SF.9: Avoid cyclic dependencies among source files
Reason
Cycles complicates comprehension and slows down compilation. Complicates conversion to use language-supported modules (when they become available).
Note
Eliminate cycles; don't just break them with #include guards.
Example, bad
// file1.h:
#include "file2.h"
// file2.h:
#include "file3.h"
// file3.h:
#include "file1.h"
Enforcement
Flag all cycles.
SF.20: Use namespaces to express logical structure
Reason
???
Example
???
Enforcement
???
SF.21: Don't use an unnamed (anonymous) namespace in a header
Reason
It is almost always a bug to mention an unnamed namespace in a header file.
Example
???
Enforcement
- Flag any use of an anonymous namespace in a header file.

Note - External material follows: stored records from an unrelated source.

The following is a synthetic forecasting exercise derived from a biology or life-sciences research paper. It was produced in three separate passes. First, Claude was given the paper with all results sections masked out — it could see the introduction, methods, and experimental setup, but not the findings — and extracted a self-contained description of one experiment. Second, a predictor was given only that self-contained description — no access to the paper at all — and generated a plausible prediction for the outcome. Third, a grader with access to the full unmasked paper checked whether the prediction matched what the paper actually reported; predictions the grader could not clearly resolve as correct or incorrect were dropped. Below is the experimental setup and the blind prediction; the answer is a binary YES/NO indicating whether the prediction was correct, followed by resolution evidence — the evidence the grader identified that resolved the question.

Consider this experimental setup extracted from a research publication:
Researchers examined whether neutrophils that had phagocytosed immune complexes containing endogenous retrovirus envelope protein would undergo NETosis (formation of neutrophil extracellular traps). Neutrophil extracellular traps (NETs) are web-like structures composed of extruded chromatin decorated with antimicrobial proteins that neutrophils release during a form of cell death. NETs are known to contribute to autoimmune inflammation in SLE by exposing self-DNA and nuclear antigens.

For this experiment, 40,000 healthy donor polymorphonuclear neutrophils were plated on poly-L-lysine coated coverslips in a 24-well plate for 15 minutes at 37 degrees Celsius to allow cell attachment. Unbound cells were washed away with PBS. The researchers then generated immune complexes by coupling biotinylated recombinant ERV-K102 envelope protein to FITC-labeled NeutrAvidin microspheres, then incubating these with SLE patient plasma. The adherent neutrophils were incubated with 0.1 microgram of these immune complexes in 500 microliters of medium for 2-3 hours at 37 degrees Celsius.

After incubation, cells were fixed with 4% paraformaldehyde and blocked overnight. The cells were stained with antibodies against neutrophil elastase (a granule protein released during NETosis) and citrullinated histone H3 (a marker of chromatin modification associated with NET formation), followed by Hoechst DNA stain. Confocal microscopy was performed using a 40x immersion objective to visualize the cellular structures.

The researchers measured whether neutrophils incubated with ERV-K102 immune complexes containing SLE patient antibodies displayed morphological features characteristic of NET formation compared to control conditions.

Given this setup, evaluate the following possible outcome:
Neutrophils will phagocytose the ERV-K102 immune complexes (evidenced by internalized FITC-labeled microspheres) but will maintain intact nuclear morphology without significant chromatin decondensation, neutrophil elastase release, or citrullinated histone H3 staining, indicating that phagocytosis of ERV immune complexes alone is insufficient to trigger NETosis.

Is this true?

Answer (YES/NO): NO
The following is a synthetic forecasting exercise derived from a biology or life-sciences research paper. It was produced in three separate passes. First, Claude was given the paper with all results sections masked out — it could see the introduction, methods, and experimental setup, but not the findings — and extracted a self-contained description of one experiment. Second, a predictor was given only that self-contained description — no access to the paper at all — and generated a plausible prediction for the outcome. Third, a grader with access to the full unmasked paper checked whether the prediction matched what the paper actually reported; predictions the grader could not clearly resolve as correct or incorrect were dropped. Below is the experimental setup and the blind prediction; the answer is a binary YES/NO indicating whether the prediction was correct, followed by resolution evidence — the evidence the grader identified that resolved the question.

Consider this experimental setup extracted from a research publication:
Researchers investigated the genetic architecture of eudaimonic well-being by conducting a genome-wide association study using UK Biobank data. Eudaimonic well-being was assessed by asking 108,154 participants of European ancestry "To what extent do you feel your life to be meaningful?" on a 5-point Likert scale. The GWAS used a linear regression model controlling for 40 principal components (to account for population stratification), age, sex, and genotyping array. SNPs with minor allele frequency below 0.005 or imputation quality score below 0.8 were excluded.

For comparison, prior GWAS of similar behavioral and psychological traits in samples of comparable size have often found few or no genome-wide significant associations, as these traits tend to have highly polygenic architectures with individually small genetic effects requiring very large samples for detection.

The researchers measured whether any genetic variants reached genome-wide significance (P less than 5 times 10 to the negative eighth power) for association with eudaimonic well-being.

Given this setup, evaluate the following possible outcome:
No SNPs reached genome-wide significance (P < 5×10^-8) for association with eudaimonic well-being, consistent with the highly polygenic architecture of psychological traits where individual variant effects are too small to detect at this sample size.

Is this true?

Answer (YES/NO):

SF.22: Use an unnamed (anonymous) namespace for all internal/nonexported entities
Reason
Nothing external can depend on an entity in a nested unnamed namespace. Consider putting every definition in an implementation source file in an unnamed namespace unless that is defining an "external/exported" entity.
Example
An API class and its members can't live in an unnamed namespace; but any "helper" class or function that is defined in an implementation source file should be at an unnamed namespace scope.
???
Enforcement
- ???
SL: The Standard Library
Using only the bare language, every task is tedious (in any language). Using a suitable library any task can be reasonably simple.
The standard library has steadily grown over the years. Its description in the standard is now larger than that of the language features. So, it is likely that this library section of the guidelines will eventually grow in size to equal or exceed all the rest.

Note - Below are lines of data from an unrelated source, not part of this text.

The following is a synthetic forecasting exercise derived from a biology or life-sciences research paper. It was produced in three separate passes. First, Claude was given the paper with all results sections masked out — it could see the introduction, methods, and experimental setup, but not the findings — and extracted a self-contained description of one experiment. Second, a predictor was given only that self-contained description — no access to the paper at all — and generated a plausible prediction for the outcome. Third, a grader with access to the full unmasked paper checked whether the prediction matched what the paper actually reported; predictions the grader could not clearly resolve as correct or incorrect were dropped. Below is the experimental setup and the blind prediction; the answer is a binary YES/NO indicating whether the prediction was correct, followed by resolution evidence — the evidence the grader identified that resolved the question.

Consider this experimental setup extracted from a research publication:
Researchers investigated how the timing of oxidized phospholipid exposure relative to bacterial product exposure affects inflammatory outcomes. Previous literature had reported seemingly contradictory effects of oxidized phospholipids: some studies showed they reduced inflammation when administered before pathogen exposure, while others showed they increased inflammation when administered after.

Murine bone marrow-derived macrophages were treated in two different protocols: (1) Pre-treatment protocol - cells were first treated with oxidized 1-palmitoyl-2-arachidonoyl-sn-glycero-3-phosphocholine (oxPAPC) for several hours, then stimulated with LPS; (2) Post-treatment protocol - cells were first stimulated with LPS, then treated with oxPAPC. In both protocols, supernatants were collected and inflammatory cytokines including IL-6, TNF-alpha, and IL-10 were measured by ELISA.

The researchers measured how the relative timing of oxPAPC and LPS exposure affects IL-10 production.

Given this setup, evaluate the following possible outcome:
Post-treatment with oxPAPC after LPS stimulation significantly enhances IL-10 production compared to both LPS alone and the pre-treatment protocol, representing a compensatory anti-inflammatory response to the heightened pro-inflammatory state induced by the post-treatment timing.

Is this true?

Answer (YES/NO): NO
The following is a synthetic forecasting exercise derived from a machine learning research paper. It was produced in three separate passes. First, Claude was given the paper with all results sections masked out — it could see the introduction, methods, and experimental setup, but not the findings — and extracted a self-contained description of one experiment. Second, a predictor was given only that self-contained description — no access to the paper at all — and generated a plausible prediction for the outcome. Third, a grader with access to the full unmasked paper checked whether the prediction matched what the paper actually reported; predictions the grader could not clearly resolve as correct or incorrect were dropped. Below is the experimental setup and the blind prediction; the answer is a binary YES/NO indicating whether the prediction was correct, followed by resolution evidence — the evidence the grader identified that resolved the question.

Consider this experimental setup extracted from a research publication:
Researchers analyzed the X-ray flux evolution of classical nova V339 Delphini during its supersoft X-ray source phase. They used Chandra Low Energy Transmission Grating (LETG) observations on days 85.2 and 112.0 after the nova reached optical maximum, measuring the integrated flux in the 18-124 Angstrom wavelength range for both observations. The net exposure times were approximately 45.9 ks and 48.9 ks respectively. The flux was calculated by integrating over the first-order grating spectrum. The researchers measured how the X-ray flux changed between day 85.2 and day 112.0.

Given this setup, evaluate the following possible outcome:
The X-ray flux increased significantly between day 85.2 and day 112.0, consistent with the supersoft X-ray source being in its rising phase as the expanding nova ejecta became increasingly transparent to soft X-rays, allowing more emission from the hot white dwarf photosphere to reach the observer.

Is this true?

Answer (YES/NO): NO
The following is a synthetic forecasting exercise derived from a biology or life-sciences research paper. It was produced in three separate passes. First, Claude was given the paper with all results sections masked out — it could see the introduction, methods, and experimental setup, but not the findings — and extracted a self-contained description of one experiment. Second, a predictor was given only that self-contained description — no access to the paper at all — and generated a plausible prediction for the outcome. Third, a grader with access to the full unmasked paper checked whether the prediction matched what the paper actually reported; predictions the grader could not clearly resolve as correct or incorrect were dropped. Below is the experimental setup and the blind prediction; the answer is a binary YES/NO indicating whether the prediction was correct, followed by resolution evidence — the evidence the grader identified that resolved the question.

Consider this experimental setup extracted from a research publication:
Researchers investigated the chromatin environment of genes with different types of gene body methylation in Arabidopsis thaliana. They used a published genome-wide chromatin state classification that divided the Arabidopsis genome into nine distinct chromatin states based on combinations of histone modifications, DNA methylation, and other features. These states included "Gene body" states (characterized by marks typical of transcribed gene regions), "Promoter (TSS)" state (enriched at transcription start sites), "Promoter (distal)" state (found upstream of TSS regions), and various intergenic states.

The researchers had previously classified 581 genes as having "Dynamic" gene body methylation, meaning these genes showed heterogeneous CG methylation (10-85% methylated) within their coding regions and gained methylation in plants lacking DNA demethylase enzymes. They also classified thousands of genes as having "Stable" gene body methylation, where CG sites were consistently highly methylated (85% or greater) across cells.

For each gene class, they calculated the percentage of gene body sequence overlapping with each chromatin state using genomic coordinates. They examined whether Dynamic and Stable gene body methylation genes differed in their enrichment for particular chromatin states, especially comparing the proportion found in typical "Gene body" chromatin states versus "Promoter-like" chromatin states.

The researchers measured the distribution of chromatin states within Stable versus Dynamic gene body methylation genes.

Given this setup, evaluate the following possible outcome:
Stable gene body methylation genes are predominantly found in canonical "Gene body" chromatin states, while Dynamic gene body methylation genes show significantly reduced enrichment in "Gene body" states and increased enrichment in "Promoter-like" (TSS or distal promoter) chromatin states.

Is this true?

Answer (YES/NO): YES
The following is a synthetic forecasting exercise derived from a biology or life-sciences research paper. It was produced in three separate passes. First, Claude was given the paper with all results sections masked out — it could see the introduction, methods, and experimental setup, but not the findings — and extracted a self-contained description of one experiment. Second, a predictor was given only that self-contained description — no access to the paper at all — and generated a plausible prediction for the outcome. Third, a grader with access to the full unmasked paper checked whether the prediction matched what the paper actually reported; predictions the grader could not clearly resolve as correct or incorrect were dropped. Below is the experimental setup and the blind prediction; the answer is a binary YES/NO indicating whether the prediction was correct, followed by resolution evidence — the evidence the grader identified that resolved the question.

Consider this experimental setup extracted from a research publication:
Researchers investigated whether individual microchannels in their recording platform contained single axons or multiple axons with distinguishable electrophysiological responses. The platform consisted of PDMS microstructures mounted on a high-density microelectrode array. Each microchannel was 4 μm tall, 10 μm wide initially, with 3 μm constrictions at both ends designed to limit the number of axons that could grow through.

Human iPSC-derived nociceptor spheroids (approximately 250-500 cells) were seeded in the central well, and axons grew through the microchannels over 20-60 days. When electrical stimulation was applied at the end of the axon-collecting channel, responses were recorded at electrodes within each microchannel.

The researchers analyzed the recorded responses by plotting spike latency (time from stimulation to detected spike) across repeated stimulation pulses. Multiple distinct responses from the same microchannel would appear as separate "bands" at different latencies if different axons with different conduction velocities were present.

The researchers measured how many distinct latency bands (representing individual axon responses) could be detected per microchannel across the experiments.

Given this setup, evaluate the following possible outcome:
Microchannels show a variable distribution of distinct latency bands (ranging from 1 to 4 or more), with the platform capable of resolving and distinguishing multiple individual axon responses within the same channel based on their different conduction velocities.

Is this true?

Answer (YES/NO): YES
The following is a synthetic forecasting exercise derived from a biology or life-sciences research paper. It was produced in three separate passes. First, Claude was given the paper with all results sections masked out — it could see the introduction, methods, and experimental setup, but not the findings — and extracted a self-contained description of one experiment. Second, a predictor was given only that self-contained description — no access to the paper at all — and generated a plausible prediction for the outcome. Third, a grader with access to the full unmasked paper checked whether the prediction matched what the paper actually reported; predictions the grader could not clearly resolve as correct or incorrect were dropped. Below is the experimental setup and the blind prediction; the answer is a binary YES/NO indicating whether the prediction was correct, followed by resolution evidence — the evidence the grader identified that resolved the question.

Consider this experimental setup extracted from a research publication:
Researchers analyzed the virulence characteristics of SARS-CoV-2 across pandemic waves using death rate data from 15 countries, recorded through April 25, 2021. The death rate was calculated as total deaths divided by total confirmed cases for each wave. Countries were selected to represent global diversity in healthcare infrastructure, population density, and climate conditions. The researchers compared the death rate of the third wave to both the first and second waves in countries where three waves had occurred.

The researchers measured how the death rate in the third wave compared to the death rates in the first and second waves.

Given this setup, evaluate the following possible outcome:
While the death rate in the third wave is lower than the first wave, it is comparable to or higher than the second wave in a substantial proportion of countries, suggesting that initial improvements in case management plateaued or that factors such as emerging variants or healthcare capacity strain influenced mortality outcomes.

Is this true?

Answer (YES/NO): YES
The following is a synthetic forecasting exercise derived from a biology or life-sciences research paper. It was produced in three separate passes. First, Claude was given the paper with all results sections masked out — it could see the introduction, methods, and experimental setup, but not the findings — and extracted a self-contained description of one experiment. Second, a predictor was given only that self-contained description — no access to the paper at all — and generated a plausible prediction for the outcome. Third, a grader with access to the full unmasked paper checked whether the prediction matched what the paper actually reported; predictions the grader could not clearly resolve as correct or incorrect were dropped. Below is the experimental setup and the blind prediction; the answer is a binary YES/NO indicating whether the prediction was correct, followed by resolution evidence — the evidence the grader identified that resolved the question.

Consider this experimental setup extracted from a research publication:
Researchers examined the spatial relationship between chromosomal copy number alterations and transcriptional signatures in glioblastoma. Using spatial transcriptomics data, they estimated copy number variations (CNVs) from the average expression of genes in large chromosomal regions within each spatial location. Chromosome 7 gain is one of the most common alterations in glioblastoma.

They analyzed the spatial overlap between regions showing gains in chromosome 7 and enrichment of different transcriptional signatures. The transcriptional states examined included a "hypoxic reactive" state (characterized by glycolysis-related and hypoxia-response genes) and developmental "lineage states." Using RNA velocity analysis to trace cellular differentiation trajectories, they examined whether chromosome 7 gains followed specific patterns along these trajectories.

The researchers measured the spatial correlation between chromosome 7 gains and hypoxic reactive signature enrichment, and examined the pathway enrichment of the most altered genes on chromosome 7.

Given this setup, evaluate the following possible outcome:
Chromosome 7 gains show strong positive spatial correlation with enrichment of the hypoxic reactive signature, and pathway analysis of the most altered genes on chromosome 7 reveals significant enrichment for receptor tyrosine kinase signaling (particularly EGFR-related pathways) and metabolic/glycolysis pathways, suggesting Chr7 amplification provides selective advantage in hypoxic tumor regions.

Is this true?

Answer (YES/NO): NO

<< ??? We need another level of rule numbering ??? >>
C++ Standard library component summary:
- SL.con: Containers
- SL.str: String
- SL.io: Iostream
- SL.regex: Regex
- SL.chrono: Time
- SL.C: The C standard library
Standard-library rule summary:
SL.1: Use libraries wherever possible
Reason
Save time. Don't re-invent the wheel. Don't replicate the work of others. Benefit from other people's work when they make improvements. Help other people when you make improvements.
SL.2: Prefer the standard library to other libraries
Reason
More people know the standard library. It is more likely to be stable, well-maintained, and widely available than your own code or most other libraries.
SL.con: Containers
???
Container rule summary:
- SL.con.1: Prefer using STL
arrayorvectorinstead of a C array - SL.con.2: Prefer using STL
vectorby default unless you have a reason to use a different container - ???

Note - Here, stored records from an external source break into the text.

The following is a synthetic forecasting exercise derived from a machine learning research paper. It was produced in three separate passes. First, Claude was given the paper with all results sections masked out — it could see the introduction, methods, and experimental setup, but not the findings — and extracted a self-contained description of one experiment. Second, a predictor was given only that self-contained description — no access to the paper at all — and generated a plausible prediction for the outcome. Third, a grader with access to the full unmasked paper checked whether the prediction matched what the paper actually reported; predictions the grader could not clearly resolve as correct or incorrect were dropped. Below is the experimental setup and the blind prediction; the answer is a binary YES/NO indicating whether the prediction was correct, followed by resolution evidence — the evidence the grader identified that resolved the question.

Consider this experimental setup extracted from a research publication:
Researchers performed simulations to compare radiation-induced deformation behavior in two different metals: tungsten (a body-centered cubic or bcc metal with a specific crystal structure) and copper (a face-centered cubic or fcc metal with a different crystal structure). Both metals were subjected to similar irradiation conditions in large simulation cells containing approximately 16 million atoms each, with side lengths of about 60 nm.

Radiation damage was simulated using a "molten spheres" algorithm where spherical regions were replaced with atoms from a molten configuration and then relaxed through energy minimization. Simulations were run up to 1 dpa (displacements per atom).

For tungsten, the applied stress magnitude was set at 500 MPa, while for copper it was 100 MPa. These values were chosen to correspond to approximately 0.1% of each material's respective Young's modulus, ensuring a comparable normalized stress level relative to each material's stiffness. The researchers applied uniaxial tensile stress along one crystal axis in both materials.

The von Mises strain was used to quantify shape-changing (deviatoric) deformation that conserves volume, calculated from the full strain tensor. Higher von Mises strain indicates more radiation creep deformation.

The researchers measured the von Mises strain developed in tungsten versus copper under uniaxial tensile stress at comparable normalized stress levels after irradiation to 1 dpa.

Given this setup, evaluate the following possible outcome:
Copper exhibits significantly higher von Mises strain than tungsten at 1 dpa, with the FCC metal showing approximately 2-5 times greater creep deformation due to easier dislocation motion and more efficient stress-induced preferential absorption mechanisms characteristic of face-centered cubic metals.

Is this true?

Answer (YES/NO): NO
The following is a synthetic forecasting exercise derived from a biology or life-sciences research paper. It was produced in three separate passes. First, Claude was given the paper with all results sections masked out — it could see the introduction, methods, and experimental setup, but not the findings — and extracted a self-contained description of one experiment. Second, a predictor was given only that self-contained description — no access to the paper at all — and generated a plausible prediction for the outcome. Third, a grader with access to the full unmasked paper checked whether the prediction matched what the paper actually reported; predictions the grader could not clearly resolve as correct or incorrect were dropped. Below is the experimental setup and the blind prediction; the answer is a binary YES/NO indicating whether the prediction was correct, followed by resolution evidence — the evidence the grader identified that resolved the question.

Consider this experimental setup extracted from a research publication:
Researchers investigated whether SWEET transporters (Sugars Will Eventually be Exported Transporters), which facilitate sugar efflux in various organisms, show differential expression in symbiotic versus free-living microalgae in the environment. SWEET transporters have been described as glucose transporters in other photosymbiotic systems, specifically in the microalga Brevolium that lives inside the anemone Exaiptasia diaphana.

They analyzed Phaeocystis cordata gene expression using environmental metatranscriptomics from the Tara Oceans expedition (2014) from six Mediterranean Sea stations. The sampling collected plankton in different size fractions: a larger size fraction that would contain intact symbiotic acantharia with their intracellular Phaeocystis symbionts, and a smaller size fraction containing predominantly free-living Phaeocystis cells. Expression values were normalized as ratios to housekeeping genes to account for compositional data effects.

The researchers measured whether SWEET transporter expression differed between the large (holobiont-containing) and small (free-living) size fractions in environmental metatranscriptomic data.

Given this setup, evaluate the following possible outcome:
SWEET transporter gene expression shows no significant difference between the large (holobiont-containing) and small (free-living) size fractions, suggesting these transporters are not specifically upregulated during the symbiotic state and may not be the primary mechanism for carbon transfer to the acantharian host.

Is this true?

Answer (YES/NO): NO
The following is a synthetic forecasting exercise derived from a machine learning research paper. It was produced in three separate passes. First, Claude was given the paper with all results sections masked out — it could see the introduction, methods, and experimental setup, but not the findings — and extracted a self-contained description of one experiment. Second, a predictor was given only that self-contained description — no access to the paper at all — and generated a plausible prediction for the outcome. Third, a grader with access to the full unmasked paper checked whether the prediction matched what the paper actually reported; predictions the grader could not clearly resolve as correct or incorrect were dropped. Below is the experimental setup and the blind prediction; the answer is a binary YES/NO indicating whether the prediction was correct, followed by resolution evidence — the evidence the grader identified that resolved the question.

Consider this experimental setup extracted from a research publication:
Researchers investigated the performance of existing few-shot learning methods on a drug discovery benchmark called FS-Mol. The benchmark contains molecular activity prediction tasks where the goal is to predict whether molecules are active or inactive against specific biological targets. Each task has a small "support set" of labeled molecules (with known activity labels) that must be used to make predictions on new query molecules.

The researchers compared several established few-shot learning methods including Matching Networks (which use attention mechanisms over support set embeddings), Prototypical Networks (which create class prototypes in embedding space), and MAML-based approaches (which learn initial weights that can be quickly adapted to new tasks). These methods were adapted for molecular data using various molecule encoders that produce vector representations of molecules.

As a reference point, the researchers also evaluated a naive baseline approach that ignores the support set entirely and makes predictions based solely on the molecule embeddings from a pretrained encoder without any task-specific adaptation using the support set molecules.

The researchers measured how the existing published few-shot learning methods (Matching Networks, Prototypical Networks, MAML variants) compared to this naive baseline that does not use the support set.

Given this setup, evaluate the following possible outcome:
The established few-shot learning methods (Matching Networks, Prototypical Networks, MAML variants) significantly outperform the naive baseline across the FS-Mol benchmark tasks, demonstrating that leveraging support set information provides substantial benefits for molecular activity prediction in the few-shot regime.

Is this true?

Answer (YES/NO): NO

SL.con.1: Prefer using STL array or vector instead of a C array
Reason
C arrays are less safe, and have no advantages over array and vector.
For a fixed-length array, use std::array, which does not degenerate to a pointer when passed to a function and does know its size.
Also, like a built-in array, a stack-allocated std::array keeps its elements on the stack.
For a variable-length array, use std::vector, which additionally can change its size and handles memory allocation.
Example
int v[SIZE]; // BAD
std::array<int, SIZE> w; // ok
Example
int* v = new int[initial_size]; // BAD, owning raw pointer
delete[] v; // BAD, manual delete
std::vector<int> w(initial_size); // ok
Enforcement
- Flag declaration of a C array inside a function or class that also declares an STL container (to avoid excessive noisy warnings on legacy non-STL code). To fix: At least change the C array to a
std::array.
SL.con.2: Prefer using STL vector by default unless you have a reason to use a different container
Reason
vector and array are the only standard containers that offer the fastest general-purpose access (random access, including being vectorization-friendly), the fastest default access pattern (begin-to-end or end-to-begin is prefetcher-friendly), and the lowest space overhead (contiguous layout has zero per-element overhead, which is cache-friendly).
Usually you need to add and remove elements from the container, so use vector by default; if you don't need to modify the container's size, use array.
Even when other containers seem more suited, such a map for O(log N) lookup performance or a list for efficient insertion in the middle, a vector will usually still perform better for containers up to a few KB in size.
Note
string should not be used as a container of individual characters. A string is a textual string; if you want a container of characters, use vector</*char_type*/> or array</*char_type*/> instead.
Exceptions
If you have a good reason to use another container, use that instead. For example:
If
vectorsuits your needs but you don't need the container to be variable size, usearrayinstead.If you want a dictionary-style lookup container that guarantees O(K) or O(log N) lookups, the container will be larger (more than a few KB) and you perform frequent inserts so that the overhead of maintaining a sorted
vectoris infeasible, go ahead and use anunordered_mapormapinstead.
Enforcement
- Flag a
vectorwhose size never changes after construction (such as because it'sconstor because no non-constfunctions are called on it). To fix: Use anarrayinstead.
SL.str: String
???
SL.io: Iostream
???
Iostream rule summary:
- SL.io.1: Use character-level input only when you have to
- SL.io.2: When reading, always consider ill-formed input
- ???
- SL.io.50: Avoid
endl - ???
SL.io.1: Use character-level input only when you have to
???
SL.io.2: When reading, always consider ill-formed input
???
SL.io.50: Avoid endl
Reason
The endl manipulator is mostly equivalent to '\n' and "\n";
as most commonly used it simply slows down output by doing redundant flush()s.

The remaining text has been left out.